**PROBLEMS TO SOLVE:**
1. From the page on observability and event design, reproduce the stretch from "Minimum viable pipeline" through "and tool calls." word for word.
2. In the observability page's minimum viable pipeline, what format should every event be written to first?

Multi-Agent Wiki

Observability and Event Model

Trace, event, and metrics design for a multi-agent platform.

Without a trace, a multi-agent platform is essentially unmaintainable. You need to record more than the final answer — every routing decision, message, tool call, handoff, state change, approval, failure, and retry.

Event model

TypeScript
export type AgentEvent = {
  id: string;
  traceId: string;
  spanId: string;
  parentSpanId?: string;
  sessionId: string;
  runId: string;
  taskId?: string;
  actor: string;
  type: AgentEventType;
  payload: unknown;
  timestamp: string;
  schemaVersion: string;
};
TypeMeaning
session.startedSession begins
workflow.node.enterEntered a workflow node
agent.message.createdAgent produced a message
agent.task.assignedTask assigned to an agent
tool.call.startedTool call began
tool.call.completedTool call finished
handoff.requestedHandoff initiated
handoff.acceptedHandoff accepted
blackboard.item.createdShared state written
approval.requestedApproval requested
approval.grantedApproval granted
verifier.issue.foundVerifier raised an issue
loop.round.completedRefinement loop iteration finished
budget.exceededBudget exhausted
session.completedSession ended

Metrics

MetricMeaning
Task success rateShare of tasks that succeed
Handoff loop rateShare of sessions with handoff loops
Verifier rejection rateHow often the verifier rejects
Average agent depthAverage call depth
Tool failure rateTool errors per call
Cost per successful taskCost amortized over wins
Human approval latencyApproval queue delay
Context compression ratioCompression effectiveness

Trace UI suggestion

Render each session as a tree:

Text
Session
├─ Planner
│  └─ plan.created
├─ Search Agent
│  ├─ tool.web_search
│  └─ result.summary
├─ Code Agent
│  ├─ tool.read_file
│  ├─ tool.edit_file
│  └─ patch.created
├─ Test Agent
│  └─ test.failed
├─ Code Agent retry
└─ Reviewer
   └─ approved

Minimum viable pipeline

  1. Write every event to append-only JSONL first.
  2. Mirror key fields into Postgres / ClickHouse.
  3. Use traceId / spanId for tree rendering.
  4. Redact sensitive fields from messages and tool calls.
  5. Eventually feed OpenTelemetry or your own observability platform.

**GIVEN RECORDS:**
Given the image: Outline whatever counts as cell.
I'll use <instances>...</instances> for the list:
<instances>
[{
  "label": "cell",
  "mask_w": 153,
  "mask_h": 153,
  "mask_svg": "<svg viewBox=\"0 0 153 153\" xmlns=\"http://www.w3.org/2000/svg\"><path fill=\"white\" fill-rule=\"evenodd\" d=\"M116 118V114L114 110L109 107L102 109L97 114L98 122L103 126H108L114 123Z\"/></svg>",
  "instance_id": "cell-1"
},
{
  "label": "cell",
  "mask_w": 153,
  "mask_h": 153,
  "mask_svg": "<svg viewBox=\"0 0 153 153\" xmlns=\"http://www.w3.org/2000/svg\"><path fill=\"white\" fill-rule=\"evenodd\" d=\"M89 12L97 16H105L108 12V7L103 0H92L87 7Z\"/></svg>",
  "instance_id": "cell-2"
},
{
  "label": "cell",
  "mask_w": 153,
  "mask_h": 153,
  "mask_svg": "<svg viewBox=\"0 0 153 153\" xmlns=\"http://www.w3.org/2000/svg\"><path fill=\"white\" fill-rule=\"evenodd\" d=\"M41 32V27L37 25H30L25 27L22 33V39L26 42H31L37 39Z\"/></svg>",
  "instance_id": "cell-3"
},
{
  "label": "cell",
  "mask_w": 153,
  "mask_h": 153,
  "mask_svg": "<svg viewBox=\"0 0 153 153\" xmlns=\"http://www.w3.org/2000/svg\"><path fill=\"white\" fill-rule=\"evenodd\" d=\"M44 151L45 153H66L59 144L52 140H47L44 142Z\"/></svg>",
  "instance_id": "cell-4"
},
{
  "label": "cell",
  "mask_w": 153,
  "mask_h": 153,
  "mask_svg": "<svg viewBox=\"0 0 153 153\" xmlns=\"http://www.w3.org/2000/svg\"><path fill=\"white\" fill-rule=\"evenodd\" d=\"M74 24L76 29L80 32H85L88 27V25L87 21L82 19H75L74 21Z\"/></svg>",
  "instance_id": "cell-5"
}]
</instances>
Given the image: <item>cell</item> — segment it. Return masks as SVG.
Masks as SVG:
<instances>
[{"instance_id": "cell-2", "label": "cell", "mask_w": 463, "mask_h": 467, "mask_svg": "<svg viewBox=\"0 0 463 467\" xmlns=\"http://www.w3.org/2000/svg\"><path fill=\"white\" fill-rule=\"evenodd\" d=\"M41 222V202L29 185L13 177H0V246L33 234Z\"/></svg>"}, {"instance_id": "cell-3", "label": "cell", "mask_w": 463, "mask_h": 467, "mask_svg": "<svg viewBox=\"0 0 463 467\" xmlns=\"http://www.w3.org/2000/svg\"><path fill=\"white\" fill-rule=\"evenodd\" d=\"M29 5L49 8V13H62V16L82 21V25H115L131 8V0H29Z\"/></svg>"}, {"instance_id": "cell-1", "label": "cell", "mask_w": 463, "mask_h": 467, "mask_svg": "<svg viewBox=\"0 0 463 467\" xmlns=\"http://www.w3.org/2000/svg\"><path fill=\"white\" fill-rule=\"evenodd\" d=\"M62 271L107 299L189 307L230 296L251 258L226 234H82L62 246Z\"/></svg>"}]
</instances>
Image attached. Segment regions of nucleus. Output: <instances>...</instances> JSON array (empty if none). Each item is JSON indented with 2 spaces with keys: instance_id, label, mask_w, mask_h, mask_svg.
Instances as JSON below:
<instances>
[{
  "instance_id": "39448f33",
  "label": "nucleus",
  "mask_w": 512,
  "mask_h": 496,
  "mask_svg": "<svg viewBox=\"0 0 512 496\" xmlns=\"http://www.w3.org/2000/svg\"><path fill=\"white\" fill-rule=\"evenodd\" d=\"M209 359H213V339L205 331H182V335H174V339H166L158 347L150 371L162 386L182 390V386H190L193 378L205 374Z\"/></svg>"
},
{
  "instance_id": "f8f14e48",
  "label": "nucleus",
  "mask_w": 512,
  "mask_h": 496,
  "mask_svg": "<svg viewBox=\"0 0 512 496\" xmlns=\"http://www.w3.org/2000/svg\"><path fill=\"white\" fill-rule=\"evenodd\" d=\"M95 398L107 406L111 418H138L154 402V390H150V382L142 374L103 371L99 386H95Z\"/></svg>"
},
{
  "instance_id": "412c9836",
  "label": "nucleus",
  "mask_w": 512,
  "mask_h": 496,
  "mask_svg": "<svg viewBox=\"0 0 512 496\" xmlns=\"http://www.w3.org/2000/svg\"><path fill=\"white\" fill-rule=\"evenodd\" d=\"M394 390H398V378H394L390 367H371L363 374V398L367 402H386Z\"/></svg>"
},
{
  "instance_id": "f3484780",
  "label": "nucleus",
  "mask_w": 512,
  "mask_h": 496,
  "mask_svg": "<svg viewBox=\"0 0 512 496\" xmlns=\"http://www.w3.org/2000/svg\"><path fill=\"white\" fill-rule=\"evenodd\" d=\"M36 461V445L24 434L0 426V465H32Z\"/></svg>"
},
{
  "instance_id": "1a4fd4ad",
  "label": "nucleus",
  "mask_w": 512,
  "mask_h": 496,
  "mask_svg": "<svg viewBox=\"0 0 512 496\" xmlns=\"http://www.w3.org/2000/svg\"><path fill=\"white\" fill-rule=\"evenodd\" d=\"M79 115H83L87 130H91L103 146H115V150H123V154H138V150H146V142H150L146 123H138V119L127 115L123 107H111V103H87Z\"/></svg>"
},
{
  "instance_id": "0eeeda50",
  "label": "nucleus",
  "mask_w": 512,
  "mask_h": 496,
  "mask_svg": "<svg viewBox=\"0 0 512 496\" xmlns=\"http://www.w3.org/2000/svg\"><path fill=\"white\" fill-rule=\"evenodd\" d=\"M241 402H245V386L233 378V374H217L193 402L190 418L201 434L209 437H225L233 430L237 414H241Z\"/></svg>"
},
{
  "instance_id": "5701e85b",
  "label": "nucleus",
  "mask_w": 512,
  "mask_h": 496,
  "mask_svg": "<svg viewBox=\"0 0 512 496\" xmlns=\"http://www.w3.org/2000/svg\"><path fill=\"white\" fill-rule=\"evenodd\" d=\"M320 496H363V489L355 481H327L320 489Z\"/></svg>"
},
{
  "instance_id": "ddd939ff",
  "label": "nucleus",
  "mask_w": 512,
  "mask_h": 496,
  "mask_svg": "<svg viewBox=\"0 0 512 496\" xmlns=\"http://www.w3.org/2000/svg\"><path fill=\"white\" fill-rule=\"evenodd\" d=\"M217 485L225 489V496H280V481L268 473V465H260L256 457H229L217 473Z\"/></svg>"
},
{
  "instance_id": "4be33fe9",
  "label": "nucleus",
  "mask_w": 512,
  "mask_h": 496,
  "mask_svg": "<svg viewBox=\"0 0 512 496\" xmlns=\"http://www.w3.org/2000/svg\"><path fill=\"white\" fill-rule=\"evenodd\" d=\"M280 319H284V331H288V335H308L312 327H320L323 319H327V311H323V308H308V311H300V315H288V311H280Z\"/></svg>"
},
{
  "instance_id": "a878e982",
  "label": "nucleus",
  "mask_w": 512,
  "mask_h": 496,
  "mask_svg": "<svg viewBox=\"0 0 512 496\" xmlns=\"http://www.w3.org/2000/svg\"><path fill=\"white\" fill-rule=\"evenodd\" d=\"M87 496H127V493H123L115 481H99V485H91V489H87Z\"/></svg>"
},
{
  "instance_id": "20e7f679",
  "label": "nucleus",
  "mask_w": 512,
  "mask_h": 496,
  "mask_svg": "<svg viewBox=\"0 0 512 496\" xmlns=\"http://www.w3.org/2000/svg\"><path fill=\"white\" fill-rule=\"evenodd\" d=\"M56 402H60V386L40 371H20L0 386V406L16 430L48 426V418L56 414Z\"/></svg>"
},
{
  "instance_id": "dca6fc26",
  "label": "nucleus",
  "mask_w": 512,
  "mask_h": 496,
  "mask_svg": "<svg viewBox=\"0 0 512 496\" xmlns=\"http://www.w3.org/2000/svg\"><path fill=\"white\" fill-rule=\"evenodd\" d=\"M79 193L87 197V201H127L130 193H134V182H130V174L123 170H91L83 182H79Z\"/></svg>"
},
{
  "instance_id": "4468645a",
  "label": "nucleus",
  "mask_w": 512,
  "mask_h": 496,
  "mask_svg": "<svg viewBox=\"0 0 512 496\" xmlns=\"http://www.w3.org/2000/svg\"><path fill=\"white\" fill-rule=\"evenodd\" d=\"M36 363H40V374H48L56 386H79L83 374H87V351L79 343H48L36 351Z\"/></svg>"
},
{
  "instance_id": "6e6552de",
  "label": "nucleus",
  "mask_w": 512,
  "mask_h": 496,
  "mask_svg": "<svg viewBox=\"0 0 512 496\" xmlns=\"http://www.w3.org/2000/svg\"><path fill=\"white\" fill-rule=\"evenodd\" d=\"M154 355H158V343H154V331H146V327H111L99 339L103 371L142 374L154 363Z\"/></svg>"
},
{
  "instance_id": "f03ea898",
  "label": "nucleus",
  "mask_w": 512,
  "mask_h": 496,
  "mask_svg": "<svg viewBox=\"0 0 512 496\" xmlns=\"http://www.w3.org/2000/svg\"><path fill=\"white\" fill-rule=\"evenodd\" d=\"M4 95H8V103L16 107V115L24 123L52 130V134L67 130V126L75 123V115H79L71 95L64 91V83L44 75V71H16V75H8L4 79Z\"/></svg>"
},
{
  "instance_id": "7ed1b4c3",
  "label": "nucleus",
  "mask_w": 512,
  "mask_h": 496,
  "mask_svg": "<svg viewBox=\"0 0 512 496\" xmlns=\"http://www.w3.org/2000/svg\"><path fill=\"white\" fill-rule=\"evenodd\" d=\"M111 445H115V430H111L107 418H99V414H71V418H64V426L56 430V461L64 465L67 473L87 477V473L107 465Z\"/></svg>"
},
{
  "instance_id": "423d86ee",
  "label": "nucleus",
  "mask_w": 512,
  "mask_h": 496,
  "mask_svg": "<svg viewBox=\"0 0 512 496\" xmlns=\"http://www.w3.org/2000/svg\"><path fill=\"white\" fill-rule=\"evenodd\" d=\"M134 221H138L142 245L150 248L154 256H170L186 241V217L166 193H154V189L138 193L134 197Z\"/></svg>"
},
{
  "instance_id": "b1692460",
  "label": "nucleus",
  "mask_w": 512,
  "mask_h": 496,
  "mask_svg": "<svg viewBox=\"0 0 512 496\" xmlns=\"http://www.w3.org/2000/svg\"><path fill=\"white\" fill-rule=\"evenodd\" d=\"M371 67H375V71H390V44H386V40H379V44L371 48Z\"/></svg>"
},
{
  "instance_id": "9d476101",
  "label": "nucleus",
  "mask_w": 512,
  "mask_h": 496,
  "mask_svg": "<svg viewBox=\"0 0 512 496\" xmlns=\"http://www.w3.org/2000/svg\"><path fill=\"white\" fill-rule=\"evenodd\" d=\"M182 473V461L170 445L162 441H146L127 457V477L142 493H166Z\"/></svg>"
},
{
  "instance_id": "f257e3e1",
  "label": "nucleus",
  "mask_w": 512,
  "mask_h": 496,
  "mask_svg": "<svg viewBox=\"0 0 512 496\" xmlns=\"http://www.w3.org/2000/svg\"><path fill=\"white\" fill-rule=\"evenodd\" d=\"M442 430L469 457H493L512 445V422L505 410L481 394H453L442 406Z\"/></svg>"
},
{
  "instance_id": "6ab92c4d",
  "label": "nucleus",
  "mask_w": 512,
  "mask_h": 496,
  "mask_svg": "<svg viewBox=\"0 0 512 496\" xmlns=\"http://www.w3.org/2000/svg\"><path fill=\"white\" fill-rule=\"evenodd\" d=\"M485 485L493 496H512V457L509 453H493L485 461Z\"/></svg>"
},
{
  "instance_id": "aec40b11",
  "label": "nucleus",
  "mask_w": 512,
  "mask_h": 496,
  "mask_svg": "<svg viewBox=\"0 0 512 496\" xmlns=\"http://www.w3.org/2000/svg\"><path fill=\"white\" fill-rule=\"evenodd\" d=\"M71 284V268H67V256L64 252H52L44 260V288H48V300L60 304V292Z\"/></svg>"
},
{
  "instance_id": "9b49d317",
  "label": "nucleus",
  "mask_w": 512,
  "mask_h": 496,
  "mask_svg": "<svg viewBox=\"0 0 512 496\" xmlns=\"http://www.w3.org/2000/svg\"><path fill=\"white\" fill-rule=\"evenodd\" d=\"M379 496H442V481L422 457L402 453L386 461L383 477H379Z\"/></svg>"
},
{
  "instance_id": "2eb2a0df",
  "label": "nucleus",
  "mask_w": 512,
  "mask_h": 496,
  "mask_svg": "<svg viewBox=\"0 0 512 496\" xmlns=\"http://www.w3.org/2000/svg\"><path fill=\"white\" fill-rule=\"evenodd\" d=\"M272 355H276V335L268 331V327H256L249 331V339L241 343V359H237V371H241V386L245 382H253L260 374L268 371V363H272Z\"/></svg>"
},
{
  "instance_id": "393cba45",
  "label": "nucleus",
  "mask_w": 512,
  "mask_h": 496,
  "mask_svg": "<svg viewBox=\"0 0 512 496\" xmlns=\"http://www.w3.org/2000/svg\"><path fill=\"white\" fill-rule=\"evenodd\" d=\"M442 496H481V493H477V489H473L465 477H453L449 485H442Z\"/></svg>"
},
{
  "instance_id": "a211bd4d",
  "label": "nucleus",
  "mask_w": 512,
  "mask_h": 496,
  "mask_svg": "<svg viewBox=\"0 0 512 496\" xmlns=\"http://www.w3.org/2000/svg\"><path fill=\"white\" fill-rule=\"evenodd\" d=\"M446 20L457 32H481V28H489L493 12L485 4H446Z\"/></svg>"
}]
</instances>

**PER-TASK OUTPUTS:**
1.
Minimum viable pipeline

  1. Write every event to append-only JSONL first.
  2. Mirror key fields into Postgres / ClickHouse.
  3. Use traceId / spanId for tree rendering.
  4. Redact sensitive fields from messages and tool calls.

2. Append-only JSONL.